• _YOUR GOAL_
Print all of the material below word for word, leaving out the pictures.

##############################

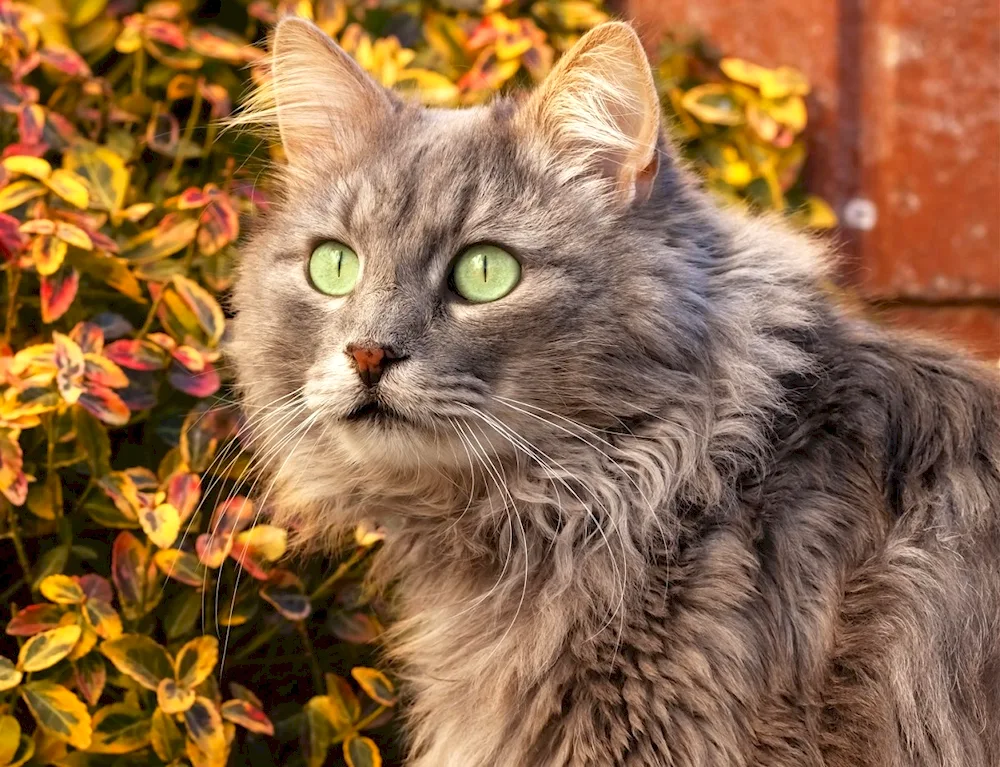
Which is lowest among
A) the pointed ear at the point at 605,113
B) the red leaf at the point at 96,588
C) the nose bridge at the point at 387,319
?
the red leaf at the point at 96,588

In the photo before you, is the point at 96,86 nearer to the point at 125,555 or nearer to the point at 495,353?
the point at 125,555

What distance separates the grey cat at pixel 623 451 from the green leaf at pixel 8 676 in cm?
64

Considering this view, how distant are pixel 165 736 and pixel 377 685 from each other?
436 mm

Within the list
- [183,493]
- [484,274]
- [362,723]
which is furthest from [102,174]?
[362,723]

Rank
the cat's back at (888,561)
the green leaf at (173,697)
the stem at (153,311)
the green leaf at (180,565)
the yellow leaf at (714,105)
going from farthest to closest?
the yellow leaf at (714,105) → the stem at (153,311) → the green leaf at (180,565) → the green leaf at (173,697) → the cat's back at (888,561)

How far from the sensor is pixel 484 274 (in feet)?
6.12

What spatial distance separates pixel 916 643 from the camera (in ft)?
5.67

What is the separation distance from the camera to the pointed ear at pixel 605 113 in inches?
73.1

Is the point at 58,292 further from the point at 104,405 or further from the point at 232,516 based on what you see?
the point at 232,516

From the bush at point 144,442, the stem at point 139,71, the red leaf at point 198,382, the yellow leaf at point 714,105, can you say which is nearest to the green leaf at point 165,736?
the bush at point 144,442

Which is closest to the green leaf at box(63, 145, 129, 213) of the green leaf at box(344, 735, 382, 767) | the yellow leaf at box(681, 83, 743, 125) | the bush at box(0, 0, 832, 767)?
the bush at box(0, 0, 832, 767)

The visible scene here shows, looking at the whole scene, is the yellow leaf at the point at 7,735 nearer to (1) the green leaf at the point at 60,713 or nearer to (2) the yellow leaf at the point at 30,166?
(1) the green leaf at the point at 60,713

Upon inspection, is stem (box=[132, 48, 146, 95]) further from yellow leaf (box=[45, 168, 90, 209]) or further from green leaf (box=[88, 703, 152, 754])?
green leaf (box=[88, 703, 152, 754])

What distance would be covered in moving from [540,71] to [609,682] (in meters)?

##############################

• _SOLUTION_
Which is lowest among
A) the pointed ear at the point at 605,113
B) the red leaf at the point at 96,588
C) the nose bridge at the point at 387,319
?
the red leaf at the point at 96,588

In the photo before you, is the point at 96,86 nearer to the point at 125,555 or nearer to the point at 495,353?
the point at 125,555

What distance separates the grey cat at pixel 623 451 from the green leaf at pixel 8 676 in cm?
64

Considering this view, how distant are pixel 165 736 and pixel 377 685 from each other?
436 mm

Within the list
- [183,493]
- [484,274]
- [362,723]
which is furthest from [102,174]?
[362,723]

Rank
the cat's back at (888,561)
the green leaf at (173,697)
the stem at (153,311)
the green leaf at (180,565)
the yellow leaf at (714,105)
going from farthest to closest?
the yellow leaf at (714,105) → the stem at (153,311) → the green leaf at (180,565) → the green leaf at (173,697) → the cat's back at (888,561)

How far from the sensor is pixel 484 274 (in feet)?
6.12

What spatial distance separates pixel 916 643 from the camera (in ft)?
5.67

What is the separation distance from the camera to the pointed ear at pixel 605 113 in inches?
73.1

Is the point at 58,292 further from the point at 104,405 or further from the point at 232,516 based on what you see?
the point at 232,516

From the bush at point 144,442, the stem at point 139,71, the red leaf at point 198,382, the yellow leaf at point 714,105, can you say which is nearest to the green leaf at point 165,736?
the bush at point 144,442

Which is closest to the green leaf at box(63, 145, 129, 213) of the green leaf at box(344, 735, 382, 767) | the yellow leaf at box(681, 83, 743, 125) | the bush at box(0, 0, 832, 767)?
the bush at box(0, 0, 832, 767)

The visible scene here shows, looking at the whole scene, is the yellow leaf at the point at 7,735 nearer to (1) the green leaf at the point at 60,713 or nearer to (2) the yellow leaf at the point at 30,166?
(1) the green leaf at the point at 60,713

Upon inspection, is stem (box=[132, 48, 146, 95]) further from yellow leaf (box=[45, 168, 90, 209]) or further from green leaf (box=[88, 703, 152, 754])?
green leaf (box=[88, 703, 152, 754])

What distance would be covered in moving from [540,71] to [609,682] (in meters)?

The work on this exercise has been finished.